→ **Assigned task**:
Copy out each of the following entries word for word, leaving out the pictures.

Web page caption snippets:
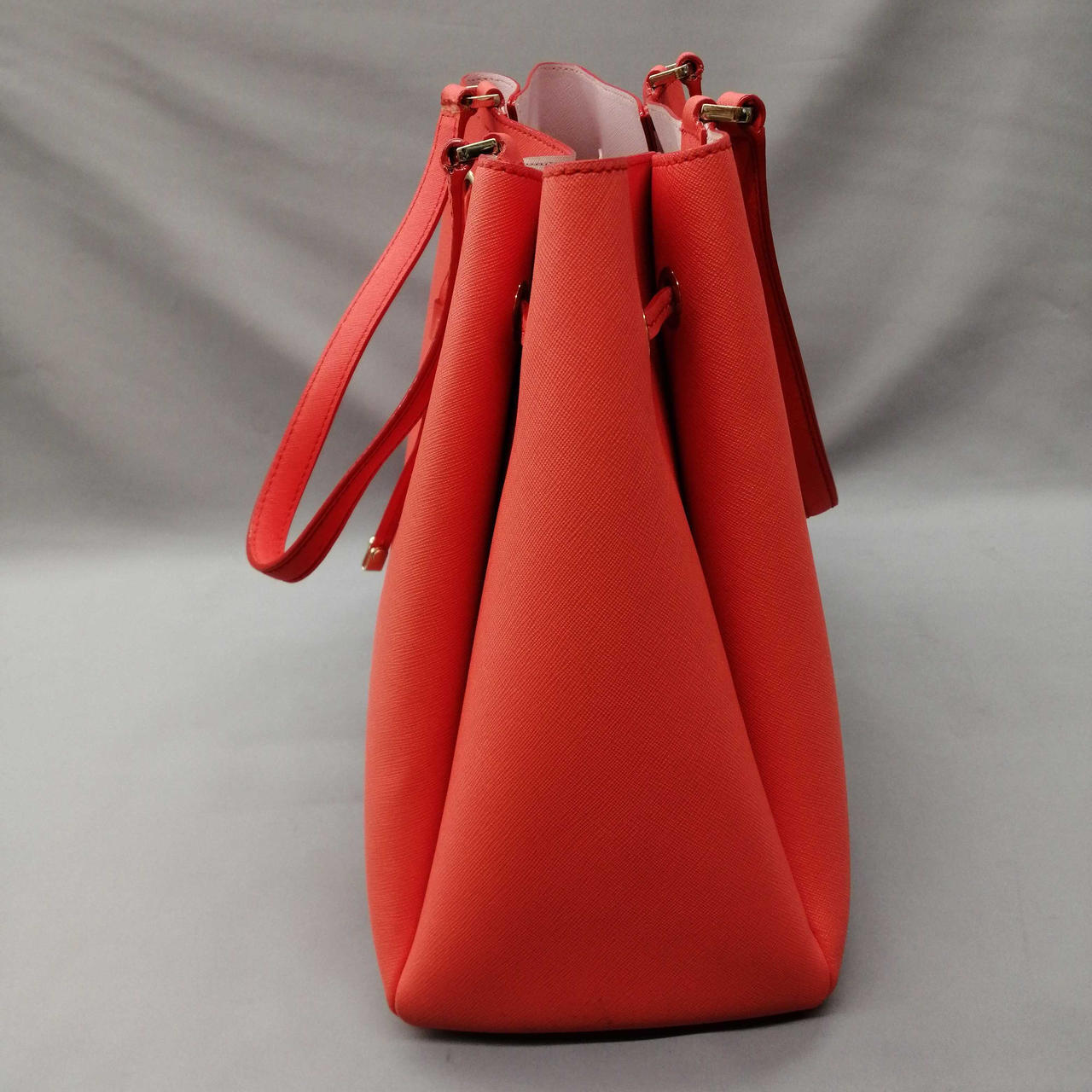 Kate Spade orange handbag 14.9 inch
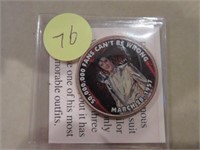 MARCH 28, 1957 ELVIS COLLECTIBLE COIN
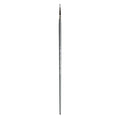 Long Handle Brush Round Synthetic Hair Size 00 Handle Length 250mm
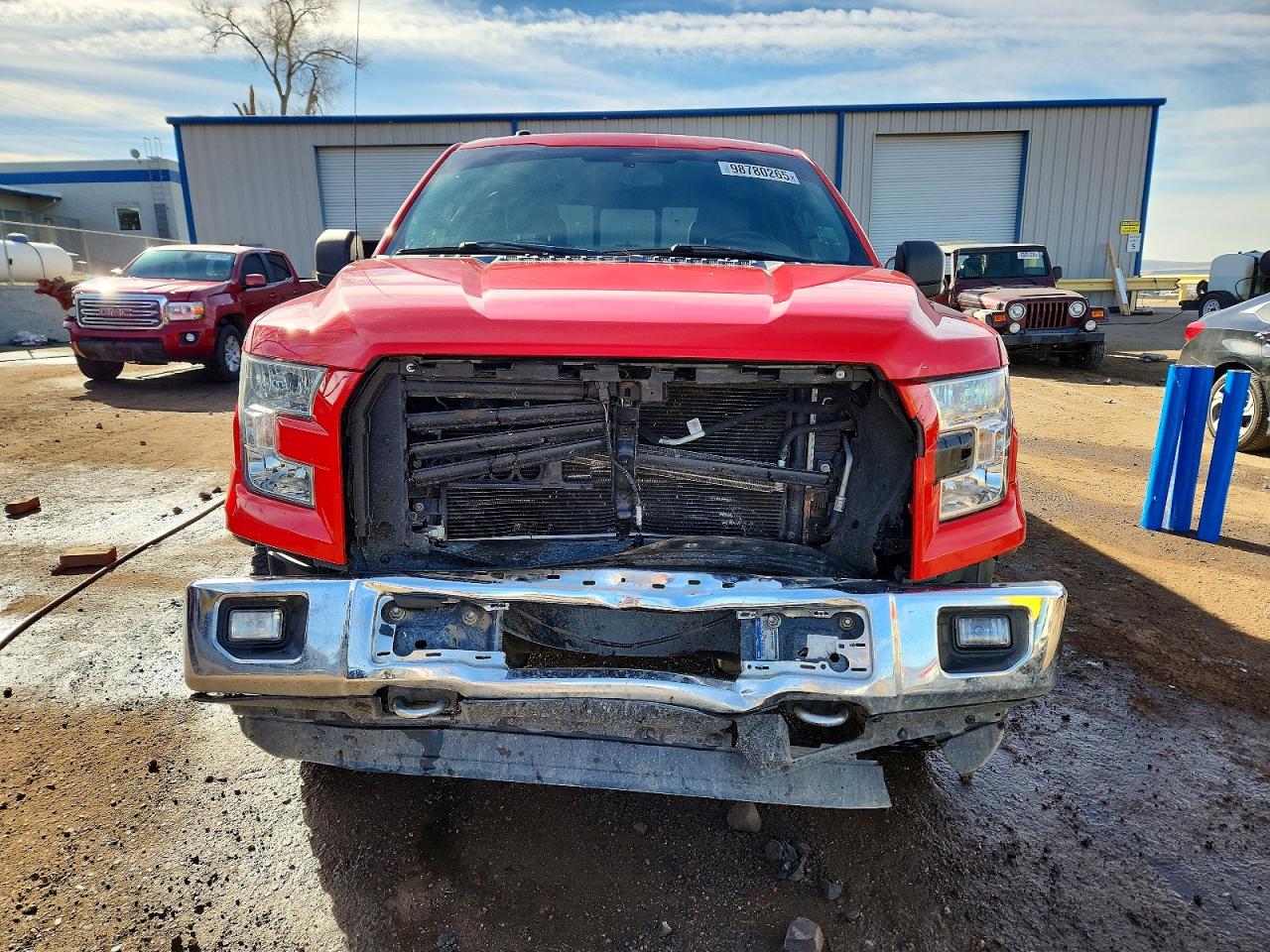 2015 FORD F150 SUPERCREW photo 5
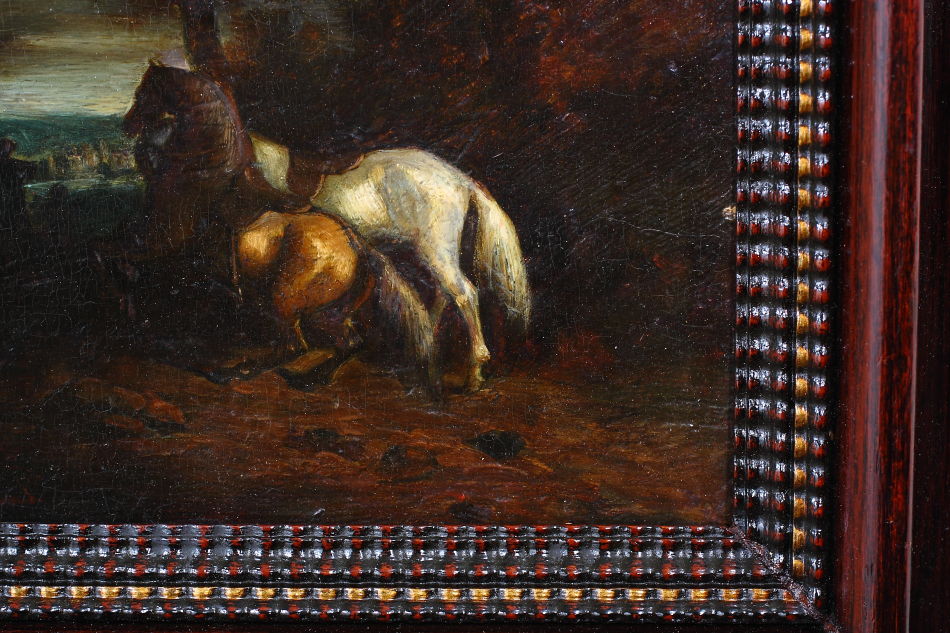 The Travellers / Oli Painting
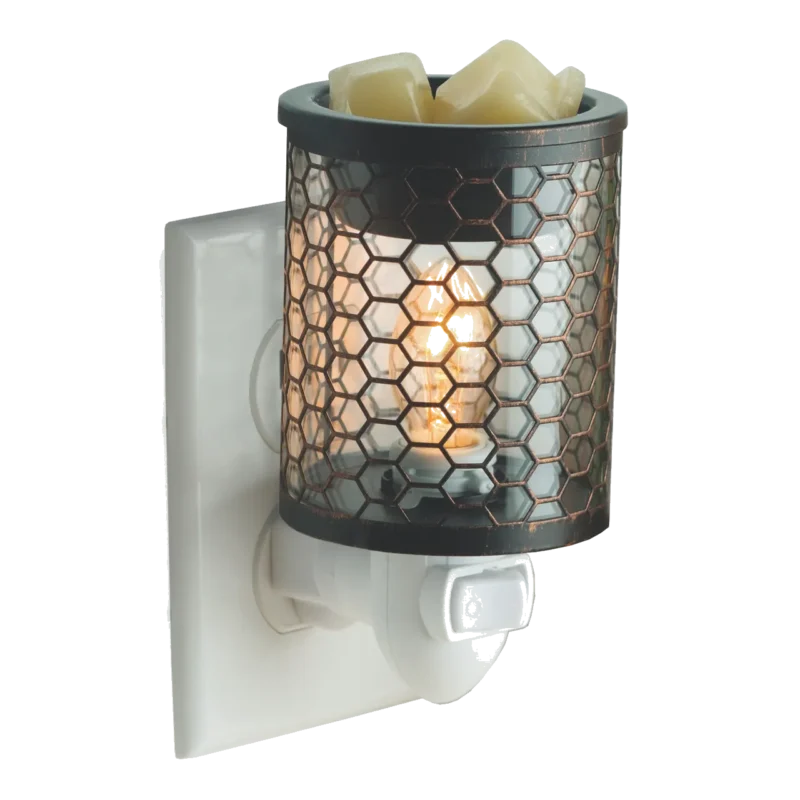 Chicken Wire Vintage Plug-in Warmer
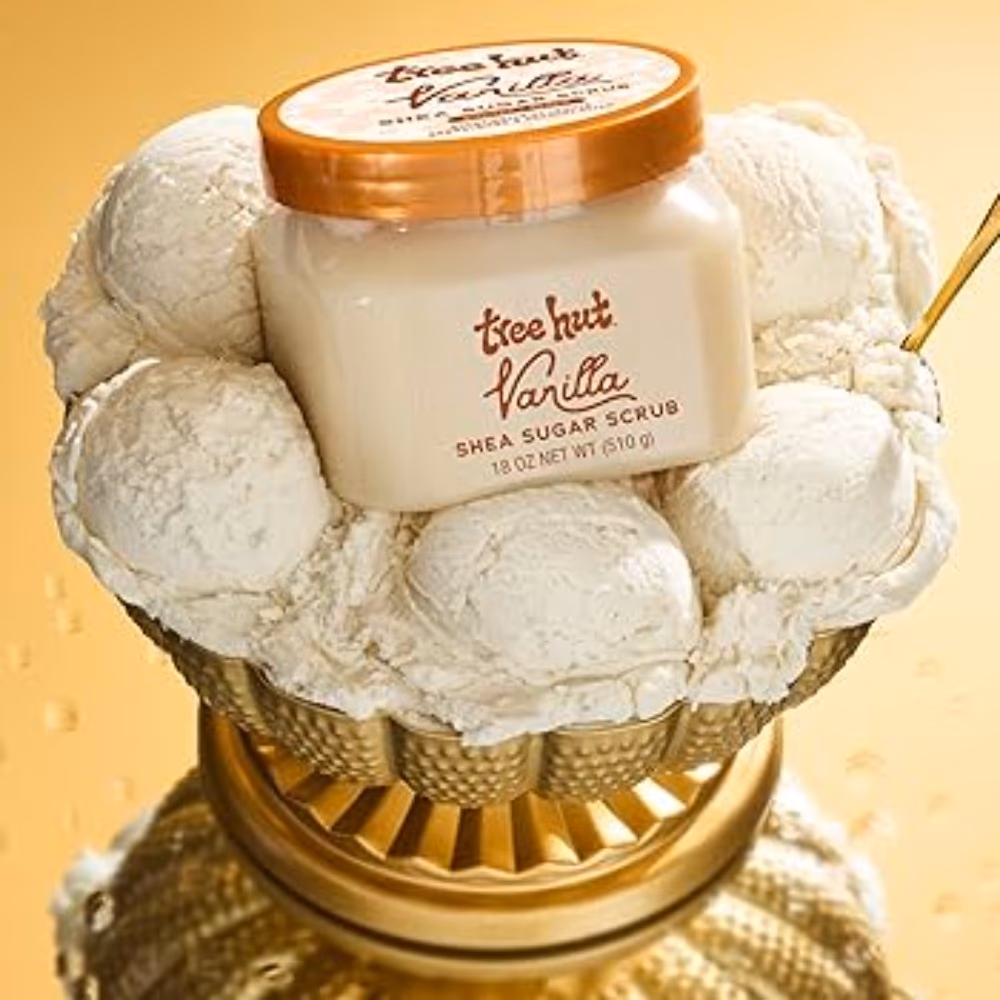 Tree Hut Tahitian Vanilla Bean Shea Sugar Scrub 510 gm 2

→ **Exercise output**:
 Kate Spade orange handbag 14.9 inch
 MARCH 28, 1957 ELVIS COLLECTIBLE COIN
 Long Handle Brush Round Synthetic Hair Size 00 Handle Length 250mm
 2015 FORD F150 SUPERCREW photo 5
 The Travellers / Oli Painting
 Chicken Wire Vintage Plug-in Warmer
 Tree Hut Tahitian Vanilla Bean Shea Sugar Scrub 510 gm 2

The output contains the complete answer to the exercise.